Tahterevalli
Dünya ve ülkemiz, bu zamana kadar olanlardan farklı ve geri dönülemez bir kaosa sürüklenmenin eşiğinde, rüzgârın önünde savrulan kuru yaprak misali sürüklenmektedir. Sözde tüm ülkeler barış ve refah istemesine rağmen, realitede tam tersi uygulamalara gittikleri görülmektedir. Birde bu işin direksiyonunda dünyadaki petrol, doğal gaz, madenler gibi tüm kaynakların sahiplerinin kendilerinin olduğu kafa yapısındaki gelişmiş batılı ülkelerinin yer aldığı düşünüldüğünde, hatta batılı ülkelerde seçimle işbaşına gelen hükümetlerin ve başkanlarının da kendi görüşlerini uygulayamadığı ve kapalı kapılar ardından küresel güçler tarafından yönetildiği haberleri sık sık dünya kamuoyunda dillendirildiği göz önüne alındığında, istikrarın (ekonomik, barış, refah, huzur) kaf dağının ardında kaldığı da, maalesef diğer bir gerçektir. Genel durum böyle iken, istikrarlı bir ekonomik yapının ve kalıcı barışın sağlanması bir yana, çok önemli sayıdaki ülkelerin için gelecek çok daha karanlık olacağı açıktır. Gelişmiş batılı ülkeler yıllardan beri sürdürdükleri, demokrasi ve özgürlük gibi süslü kavramları toplumsal gelişimini tamamlayamayan ülkelerin gündemlerine taşıyarak bir yandan kaos çıkartmaya, diğer yandan ise ekonomik yapılarını üretimden uzaklaştırmaya yönelik politikalarla, genellikle geri kalmış ülkelerin (Afrika Ülkeleri, Ortadoğu Ülkeleri) emtialarını ele geçirmekle zorlanmadılar. Sonrasında küreselciler olarak sürekli adından söz ettiren ancak şehir efsanesi misali çok az kimsenin bildiği tahmin edilen yapı ile, ülkelerinin haklarını savunan başkanlar arasındaki mücadele, başta siyasi alanda olmak üzere her alanda hissedilmekle kalmayıp ciddi sonuçlara yol açtı.

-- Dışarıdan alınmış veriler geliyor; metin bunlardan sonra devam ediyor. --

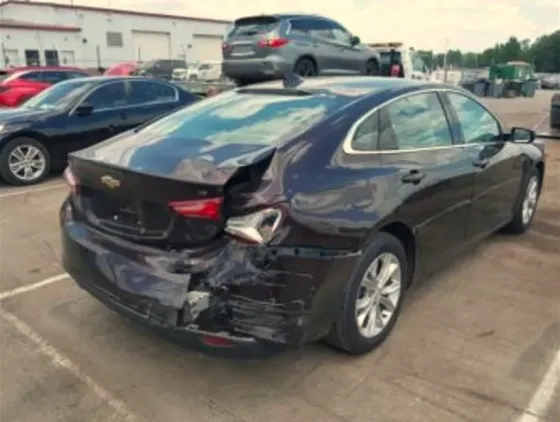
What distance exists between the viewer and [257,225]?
2500 mm

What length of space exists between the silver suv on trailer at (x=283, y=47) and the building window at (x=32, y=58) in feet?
98.5

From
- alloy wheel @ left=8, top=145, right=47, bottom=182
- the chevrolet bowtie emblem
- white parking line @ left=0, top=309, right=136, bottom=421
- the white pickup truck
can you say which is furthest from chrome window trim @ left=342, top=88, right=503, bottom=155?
the white pickup truck

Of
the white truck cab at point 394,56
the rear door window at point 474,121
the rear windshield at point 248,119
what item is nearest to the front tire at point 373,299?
the rear windshield at point 248,119

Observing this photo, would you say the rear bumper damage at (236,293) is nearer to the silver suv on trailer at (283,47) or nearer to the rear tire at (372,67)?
the silver suv on trailer at (283,47)

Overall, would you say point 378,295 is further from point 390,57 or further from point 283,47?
point 390,57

Küreselcilerin isteklerine uygun politikalar uygulayacağını açıklayan Biden’in seçilmesi sürecinde, bu çağda ve üstelik dünyanın en gelişmiş ülkesi olarak kabul edilen ABD’de mektup yoluyla oy kullandırılmak ve seçimde hile yapılmak suretiyle Trump’ın önünün kesildiği, tabi ki sonuç değişmemekle birlikte aylarca dünya kamuoyunun gündeminde kaldığı herkesin hatırasındadır. Gerçekten de görev yaptığı dört yıllık süreçte adeta kukla başkan imajını perçinleyici bir performans gösteren, hatta ikinci defa seçilmek için aday olduğu dönemde Trump tarafından alay edilen kişi pozisyonundan kurtulamayan bir performans gösterdi ve küreselcilerin büyük desteğine rağmen Trump’a karşı kaybetti. Küreselcilerin değil ABD çıkarlarını önceleyen politikaları uygulamaya koymaya çalışan Trump’ın başarıya ulaşması kolay görünmemektedir. Tıpkı Rusya’da Putin, Venezuella’da Madura, İran’da Pezeşkiyan, Kuzey Kore’de Kim Jong-un, Macaristan’da Orban gibi ülkeleri adına haklı ve doğru adımlar atsalar bile, küreselcilerin ve onların yönlendirdiği batılı ülkelerin çıkarlarına ters geldiği sürece, hem şahsi olarak kendilerinin rahatsız edilecekleri hem de ülkelerinin başta ekonomik açıdan olmak üzere etnik, dini, mezhepsel hassasiyetler kaşınarak cezalandırılacağı beklenen olağan bir gelişmedir. Bu noktadan sonra iktidar mücadelesi küreselcilerin kendi çıkarlarını savunan siyasetçileri başkan seçtirmek, sonrasında ise hukuki olup olmamasına bakılmaksızın bu başkanların isteklerine karşı ülkelerinin haklarını savunan siyasetçilerin alaşağı edilmesi üzerine olacaktır. İkinci bir mücadele alanı ise halkların, ülkelerinin haklarını savunan liderlerinin arkasında durup durmayacakları ve başkanları ile ülkelerine dönük dış kaynaklı manipülasyonlara karşı nasıl ve ne kadar direnç gösterebilecekleridir. Yapılması gereken liderlerin ülkelerinin hakları, çıkarları konusunda tüm toplumun tam desteğini alacak politikalarla birlikte; küreselcilerin piyonu haline gelen batılı ülkelerin durmayacağı anlaşılan manipülasyonlarına karşı, ülke kaynaklarını katma değer oluşturacak alanlara kanalize etmeli, uzun vadeli ve istikrarlı ekonomik kalkınma programlarını uygulamaya koymalıdırlar. Ancak başarılı olmanın önünde küresel ölçekteki ekonomik, siyasi, sosyal, dinsel, mezhepsel ve etnik zorluklar yanında, kendi ülkelerindeki dış destekli iç muhalefetten kaynaklanan yıkıcı politikalar karşısında, çözüm yollarını devreye sokarak üzerindeki artan kamuoyu baskısının önüne geçmelidir.